During the 1981 presidential race Ronald Reagan repeatedly dug into Jimmy Carter and his cancellation of the B-1A bomber. In response to this Carter on August 22nd 1980 disclosed the Department of Defence was working on the B-2.

While the development was a black program, the B-2 was less closely guarded than the Lockheed F-117 stealth fighter. The unveiling of the B-2 in 1988 was highly restricted. At least two Northrop employees went to prison for espionage during and after its development.

The B-2 dimensions. Pic source : Wikipedia.

That the wingspan of the B-2 is 172 feet, the same as the YB-35/49 is perhaps a happy co-incidence, however its capabilities are entirely intentional.
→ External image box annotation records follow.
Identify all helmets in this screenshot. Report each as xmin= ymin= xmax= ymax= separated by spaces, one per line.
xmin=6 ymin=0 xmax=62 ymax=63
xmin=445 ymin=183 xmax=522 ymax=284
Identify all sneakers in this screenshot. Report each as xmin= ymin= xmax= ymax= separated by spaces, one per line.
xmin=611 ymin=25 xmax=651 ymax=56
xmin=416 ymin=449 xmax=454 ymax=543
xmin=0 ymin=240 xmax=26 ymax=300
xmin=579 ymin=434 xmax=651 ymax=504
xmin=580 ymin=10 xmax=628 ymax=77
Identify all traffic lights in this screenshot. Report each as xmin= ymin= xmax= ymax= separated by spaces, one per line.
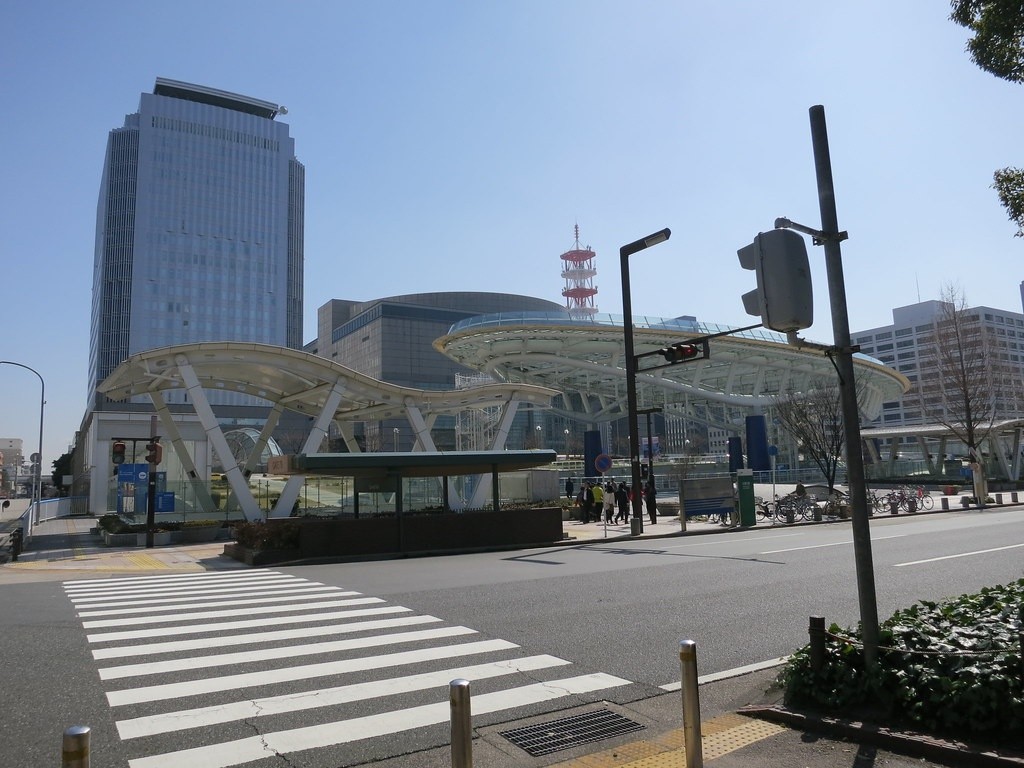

Its cruise speed is 1010 km/h, range is 11,000 km, and service ceiling of 50,000 feet the numbers are very similar to the Ho-229/YB-49 (except range).

The control issues all the flying wings faced dissipated as computers took over the pilot’s work load and made continuous split second corrections for stable flight.

A very old Jack Northrop was shown a model of the B-2 a few months before his passing in 1981 and he poignantly commented “ I now know why God kept me alive for the last 25 years”.

The B-21 Raider had its first flight in Nov ’23. While it is smaller than the B-2 , it remains just as exciting.

Epilogue

In the centre of the Udvar- Hazy hall at Smithsonian sits the H-IX / Ho-229 v3. Everyday hundreds of spectators file past its still figure as if paying homage. The aircraft that launched a thousand dreams continues to do so.